-- BEGIN DATASET EXCERPTS --

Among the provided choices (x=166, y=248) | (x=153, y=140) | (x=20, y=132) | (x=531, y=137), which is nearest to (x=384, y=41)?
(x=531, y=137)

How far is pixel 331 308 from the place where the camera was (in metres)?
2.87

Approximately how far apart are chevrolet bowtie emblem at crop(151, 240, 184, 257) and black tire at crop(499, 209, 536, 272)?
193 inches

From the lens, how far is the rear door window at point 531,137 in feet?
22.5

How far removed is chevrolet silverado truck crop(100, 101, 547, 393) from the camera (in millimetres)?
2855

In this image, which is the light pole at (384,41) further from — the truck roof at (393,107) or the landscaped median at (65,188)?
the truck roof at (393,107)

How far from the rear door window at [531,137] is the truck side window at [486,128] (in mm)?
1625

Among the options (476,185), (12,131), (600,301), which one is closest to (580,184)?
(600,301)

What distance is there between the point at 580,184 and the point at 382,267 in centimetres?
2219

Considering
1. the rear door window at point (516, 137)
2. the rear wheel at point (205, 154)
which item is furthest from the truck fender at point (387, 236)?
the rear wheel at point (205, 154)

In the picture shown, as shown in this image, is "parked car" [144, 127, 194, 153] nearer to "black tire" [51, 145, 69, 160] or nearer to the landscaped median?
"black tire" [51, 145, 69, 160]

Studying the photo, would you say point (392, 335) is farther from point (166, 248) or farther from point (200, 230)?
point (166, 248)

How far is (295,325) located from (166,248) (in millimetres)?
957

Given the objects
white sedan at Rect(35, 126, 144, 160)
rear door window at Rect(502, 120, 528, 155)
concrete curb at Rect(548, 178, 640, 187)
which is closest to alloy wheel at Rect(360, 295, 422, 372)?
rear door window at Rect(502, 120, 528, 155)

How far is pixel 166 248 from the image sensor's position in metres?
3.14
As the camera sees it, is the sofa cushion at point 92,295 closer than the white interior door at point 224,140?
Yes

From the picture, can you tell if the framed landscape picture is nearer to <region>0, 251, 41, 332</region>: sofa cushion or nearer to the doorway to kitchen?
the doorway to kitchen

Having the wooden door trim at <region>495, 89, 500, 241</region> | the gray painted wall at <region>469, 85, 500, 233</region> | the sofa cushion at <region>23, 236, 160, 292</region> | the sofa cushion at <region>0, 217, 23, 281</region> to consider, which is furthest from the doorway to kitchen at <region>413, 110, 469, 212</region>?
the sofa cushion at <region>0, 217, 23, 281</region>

-- END DATASET EXCERPTS --

WORK INSTRUCTIONS – Return every line of the records above verbatim, from the first record through the last, preserving all characters, spacing, and line breaks.

EXPECTED ANSWER –
Among the provided choices (x=166, y=248) | (x=153, y=140) | (x=20, y=132) | (x=531, y=137), which is nearest to (x=384, y=41)?
(x=531, y=137)

How far is pixel 331 308 from the place where the camera was (in metres)?
2.87

Approximately how far apart are chevrolet bowtie emblem at crop(151, 240, 184, 257) and black tire at crop(499, 209, 536, 272)?
193 inches

From the lens, how far is the rear door window at point 531,137 in feet?
22.5

How far removed is chevrolet silverado truck crop(100, 101, 547, 393) from the camera (in millimetres)?
2855

In this image, which is the light pole at (384,41) further from — the truck roof at (393,107) or the landscaped median at (65,188)?
the truck roof at (393,107)

How far from the rear door window at [531,137] is the truck side window at [486,128] (in mm)?
1625

Among the options (476,185), (12,131), (600,301), which one is closest to (580,184)?
(600,301)

What distance is there between the point at 580,184 and the point at 382,267 in centimetres?
2219

Considering
1. the rear door window at point (516, 137)
2. the rear wheel at point (205, 154)
which item is furthest from the truck fender at point (387, 236)?
the rear wheel at point (205, 154)

In the picture shown, as shown in this image, is "parked car" [144, 127, 194, 153] nearer to "black tire" [51, 145, 69, 160] or nearer to the landscaped median?
"black tire" [51, 145, 69, 160]

Studying the photo, would you say point (392, 335) is farther from point (166, 248) or farther from point (200, 230)?
point (166, 248)

How far is (295,325) located from (166,248) (in millimetres)?
957

Given the objects
white sedan at Rect(35, 126, 144, 160)
rear door window at Rect(502, 120, 528, 155)
concrete curb at Rect(548, 178, 640, 187)
which is closest to alloy wheel at Rect(360, 295, 422, 372)?
rear door window at Rect(502, 120, 528, 155)

How far is pixel 166 248 from the image sensor's position in metres?
3.14
As the camera sees it, is the sofa cushion at point 92,295 closer than the white interior door at point 224,140?
Yes

From the picture, can you tell if the framed landscape picture is nearer to <region>0, 251, 41, 332</region>: sofa cushion or nearer to the doorway to kitchen?
the doorway to kitchen

Having the wooden door trim at <region>495, 89, 500, 241</region> | the gray painted wall at <region>469, 85, 500, 233</region> | the sofa cushion at <region>23, 236, 160, 292</region> | the sofa cushion at <region>0, 217, 23, 281</region> to consider, which is furthest from the doorway to kitchen at <region>413, 110, 469, 212</region>?
the sofa cushion at <region>0, 217, 23, 281</region>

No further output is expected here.